“I always wanted my own ‘Nutcracker,’” says Brian Sanders. That’s not an errant Christmas wish for the Philly choreographer and founder of the provocative, acrobatic company JUNK. It’s the backstory for his own new holiday tradition in the making, “Snowball,” which will premiere in December at the Annenberg Center.
“I wanted to tell a little bit of my own story of navigating youth. We have greed and lust, a little true love, a little magic, and you stir it all together and hopefully we have a wonderful fairy tale,” Sanders says.

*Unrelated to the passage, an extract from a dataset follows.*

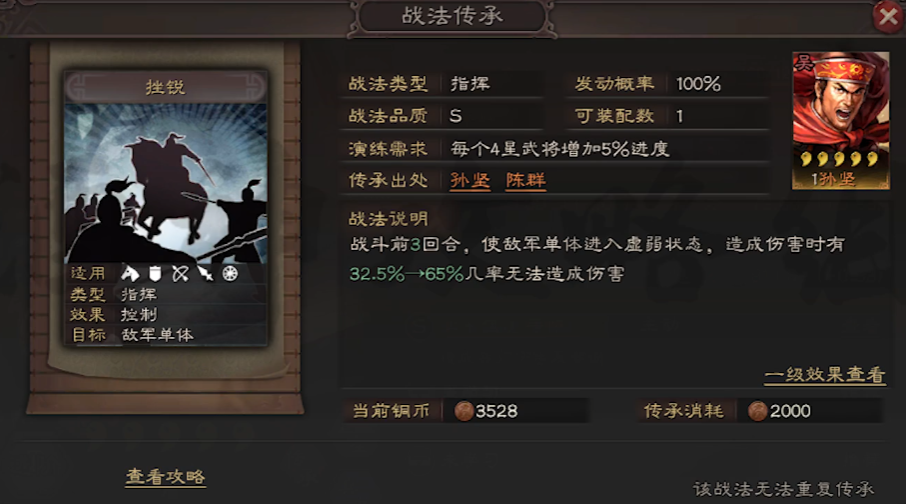 三国志战略版S1孙坚怎么配将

This particular fairy tale involves the shy Lil’ Tim Flake and Gem, a reclusive heroine with trust issues. The two battle the evil Ice Queen out to take control of their beloved alley, Grey Lane. There is an evil Duke of Toads and a gang of bunnies that, Sanders says, fall into a rich tradition of long-eared heroes. “Every fairy tale and nursery rhyme has a Flopsy and Mopsy, a White Rabbit, a Bugs Bunny — it was endless, the bunnies. I don’t know why, and I don’t think people have explored the bunny archetype, but I’m having fun with that.”
While many in Philly mainly know JUNK for their acclaimed, often racy FringeArts performances, Sanders says that family-friendly entertainment is a core component of the company’s mission, and a primary aspect of their touring shows. For “Snowball,” audiences will be encouraged to interact with the show, from hissing at the villains to dancing along with a “Time Warp”-inspired number and engaging in a snowball fight at the climax.

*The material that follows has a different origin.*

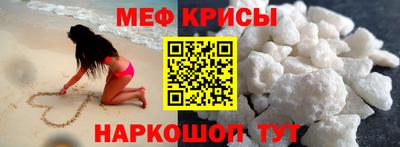 mdpv Можга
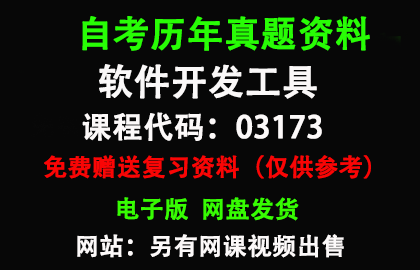 03173软件开发工具历年真题和答案资料另售网课视频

“There’s a formalism to so much of dance, where you have to sit with your arms crossed in your lap,” Sanders says. “But I think it can be a cheering, raucous experience, too. When we do these family shows, the kids are hooting and screaming and hollering and loving it, and the adults are shushing them the whole time. But we respond to their reactions more than we do to a subdued, comatose audience.”
Inspired by the popularity of Tchaikovsky’s music for the venerated “Nutcracker,” Sanders opted to score his winter wonderland with the popular music of his own generation — namely, '80s pop hits. He refuses to divulge the details (other than the fact that the villainess was nearly christened the “Vanilla Ice Queen”) other than to say, “the genre of music involves a lot of hair gel.”
He’s looked to the “Nutcracker” for other guidance as well. “I’m literally looking at ‘The Nutcracker’ for permission,” Sanders says. “I was nervous about killing the queen, which is a pretty violent act, but hell, if they can kill a mouse king on stage then I can kill an ice queen. And I know it’s a bit hokey, but I still love going to see ‘The Nutcracker’ and those magic moments. I’m hoping to find and achieve my own moments of magic.”